I'm not sure where that would go...? In the Scaladoc for @specialized? And/or, one could imagine a feature guide to specialization living at https://docs.scala-lang.org/overviews/index.html , perhaps using the original SID as a guide.

If that is difficult for technical reasons

Nobody is working on Scala 2 specialization; there are many open bugs. Currently @specialized is a no-op in Scala 3, as the design is considered flawed.
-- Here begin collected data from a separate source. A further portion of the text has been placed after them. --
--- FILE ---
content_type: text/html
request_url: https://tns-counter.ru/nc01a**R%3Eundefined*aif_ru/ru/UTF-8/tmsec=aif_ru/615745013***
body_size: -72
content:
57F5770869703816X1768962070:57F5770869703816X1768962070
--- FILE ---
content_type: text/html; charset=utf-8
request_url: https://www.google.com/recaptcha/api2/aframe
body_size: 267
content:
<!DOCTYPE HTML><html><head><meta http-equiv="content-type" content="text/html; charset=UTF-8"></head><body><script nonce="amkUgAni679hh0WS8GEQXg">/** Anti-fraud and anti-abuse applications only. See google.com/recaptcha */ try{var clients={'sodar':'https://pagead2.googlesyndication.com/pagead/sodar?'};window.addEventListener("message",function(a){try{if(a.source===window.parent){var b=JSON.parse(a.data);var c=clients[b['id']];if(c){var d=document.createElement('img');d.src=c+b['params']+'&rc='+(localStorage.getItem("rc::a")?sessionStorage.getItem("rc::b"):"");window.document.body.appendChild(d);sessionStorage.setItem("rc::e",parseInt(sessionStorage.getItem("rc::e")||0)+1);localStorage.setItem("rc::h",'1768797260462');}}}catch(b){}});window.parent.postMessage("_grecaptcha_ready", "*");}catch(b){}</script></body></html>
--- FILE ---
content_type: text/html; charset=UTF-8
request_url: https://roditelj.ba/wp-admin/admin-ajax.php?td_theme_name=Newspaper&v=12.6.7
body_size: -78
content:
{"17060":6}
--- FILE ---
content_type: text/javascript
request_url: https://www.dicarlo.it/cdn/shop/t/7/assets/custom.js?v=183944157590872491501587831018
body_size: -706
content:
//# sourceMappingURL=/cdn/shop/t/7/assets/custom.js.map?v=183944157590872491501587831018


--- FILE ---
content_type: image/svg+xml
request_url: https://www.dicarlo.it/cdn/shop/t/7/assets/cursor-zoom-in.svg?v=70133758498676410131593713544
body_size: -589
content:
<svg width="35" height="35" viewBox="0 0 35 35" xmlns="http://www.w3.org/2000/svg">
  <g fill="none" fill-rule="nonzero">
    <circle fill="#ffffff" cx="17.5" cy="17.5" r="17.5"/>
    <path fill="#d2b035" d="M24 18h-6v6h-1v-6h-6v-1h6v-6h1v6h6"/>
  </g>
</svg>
Threads about what a replacement might look like include https://contributors.scala-lang.org/t/status-of-specialization-in-scala-3/4628 and https://github.com/lampepfl/dotty/pull/17329

specialized means primitives. specialized(AnyRef) used to work in 2.9.2:

  <specialized> class AnyIter$mcT$sp extends AnyIter {
    <paramaccessor> <specialized> protected[this] val a$mcT$sp: Array[java.lang.Object] = _;
    override <specialized> def next(): java.lang.Object = AnyIter$mcT$sp.this.next$mcT$sp();
    override <specialized> def next$mcT$sp(): java.lang.Object = {
      val r: java.lang.Object = AnyIter$mcT$sp.this.a$mcT$sp.apply(AnyIter$mcT$sp.this.AnyIter$$idx);
      AnyIter$mcT$sp.this.AnyIter$$idx = AnyIter$mcT$sp.this.AnyIter$$idx.+(1);
    <specialized> def this(a$mcT$sp: Array[java.lang.Object]): AnyIter$mcT$sp = {
      AnyIter$mcT$sp.this.a$mcT$sp = a$mcT$sp;

Scaladoc is unclear.


Oh, there is a test that suggests a workaround:

class Spek[@specialized(Int, AnyRef) A, @specialized(Unit) B](a: Array[A]) extends Test.It[A] {
  private[this] var idx = 0
  private[this] val len = a.length

  override def hasNext: Boolean = idx < len
  override def next(): A        = { val r = a(idx); idx += 1; r }

  //def bomb(): B = null.asInstanceOf[B]

where type It[A] = scala.collection.AbstractIterator[A] makes classes that are easier to work with; and in which the second (unused) dummy specialized parameter forces Spek$mcLV$sp.class

  public A$sp next$mcL$sp();
    flags: ACC_PUBLIC
      stack=3, locals=2, args_size=1
         0: aload_0
         1: getfield      #19;                // Field a$mcL$sp:[Ljava/lang/Object;
         4: aload_0
         5: getfield      #23;                // Field Spek$$idx:I
         8: aaload
         9: astore_1
        10: aload_0
        11: aload_0
        12: getfield      #23;                // Field Spek$$idx:I
        15: iconst_1
        16: iadd
        17: putfield      #23;                // Field Spek$$idx:I
        20: aload_1
        21: areturn

warn people away from naive use of @specialized

it could say "beware generalist use of specialized!"